Dans Liberté, Tony Gatlif s'intéresse à un chapitre occulté de l'histoire de la Seconde Guerre mondiale en s'attardant au sort des Tsiganes.

Il y a une quinzaine d'années, Latcho Drom avait contribué à faire connaître la culture des Tsiganes à travers la musique. Liberté, espère Tony Gatlif, remettra dans l'actualité un chapitre occulté de l'histoire de ce peuple qui, depuis toujours, lui nourrit l'âme.

«On ne choisit pas un titre à la légère, faisait remarquer l'auteur cinéaste au cours d'un entretien accordé à La Presse. La vie et la liberté sont les choses les plus fondamentales de l'existence.»

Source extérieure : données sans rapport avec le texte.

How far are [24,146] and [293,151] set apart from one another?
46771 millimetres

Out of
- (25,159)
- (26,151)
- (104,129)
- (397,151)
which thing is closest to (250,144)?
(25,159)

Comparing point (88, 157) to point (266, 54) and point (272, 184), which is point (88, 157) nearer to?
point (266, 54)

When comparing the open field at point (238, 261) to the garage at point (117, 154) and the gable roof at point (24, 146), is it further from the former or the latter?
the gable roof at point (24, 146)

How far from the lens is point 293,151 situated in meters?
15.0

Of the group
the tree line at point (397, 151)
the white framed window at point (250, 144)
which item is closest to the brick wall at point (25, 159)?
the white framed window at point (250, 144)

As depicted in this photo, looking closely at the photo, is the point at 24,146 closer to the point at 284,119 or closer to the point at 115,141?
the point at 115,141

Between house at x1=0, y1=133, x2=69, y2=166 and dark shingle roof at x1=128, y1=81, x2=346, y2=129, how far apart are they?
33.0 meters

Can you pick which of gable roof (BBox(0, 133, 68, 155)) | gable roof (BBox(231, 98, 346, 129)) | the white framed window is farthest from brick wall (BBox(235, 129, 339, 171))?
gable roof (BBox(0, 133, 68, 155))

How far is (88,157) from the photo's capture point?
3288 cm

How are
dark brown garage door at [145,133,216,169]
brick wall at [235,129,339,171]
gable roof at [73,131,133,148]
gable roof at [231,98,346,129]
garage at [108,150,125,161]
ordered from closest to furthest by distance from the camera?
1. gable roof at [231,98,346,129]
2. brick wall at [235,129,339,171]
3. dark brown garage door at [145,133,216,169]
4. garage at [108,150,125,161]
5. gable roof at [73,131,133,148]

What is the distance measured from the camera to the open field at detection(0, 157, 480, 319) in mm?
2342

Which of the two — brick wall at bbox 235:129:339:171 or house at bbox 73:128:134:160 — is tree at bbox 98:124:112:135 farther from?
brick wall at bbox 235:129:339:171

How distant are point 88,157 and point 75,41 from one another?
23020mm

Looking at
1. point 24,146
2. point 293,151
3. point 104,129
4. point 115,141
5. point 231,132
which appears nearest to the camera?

Gatlif s'attarde ainsi à décrire un chapitre sombre de l'histoire de l'occupation allemande en France, alors que la loi interdisait le nomadisme sur tout le territoire. Même s'il s'inspire de faits réels, le réalisateur de Gadjo Dilo n'en garde pas moins le style qui a toujours fait la richesse de son cinéma. Évitant toute trace de misérabilisme, son film rend plutôt hommage à un peuple en quête de dignité. Et de liberté.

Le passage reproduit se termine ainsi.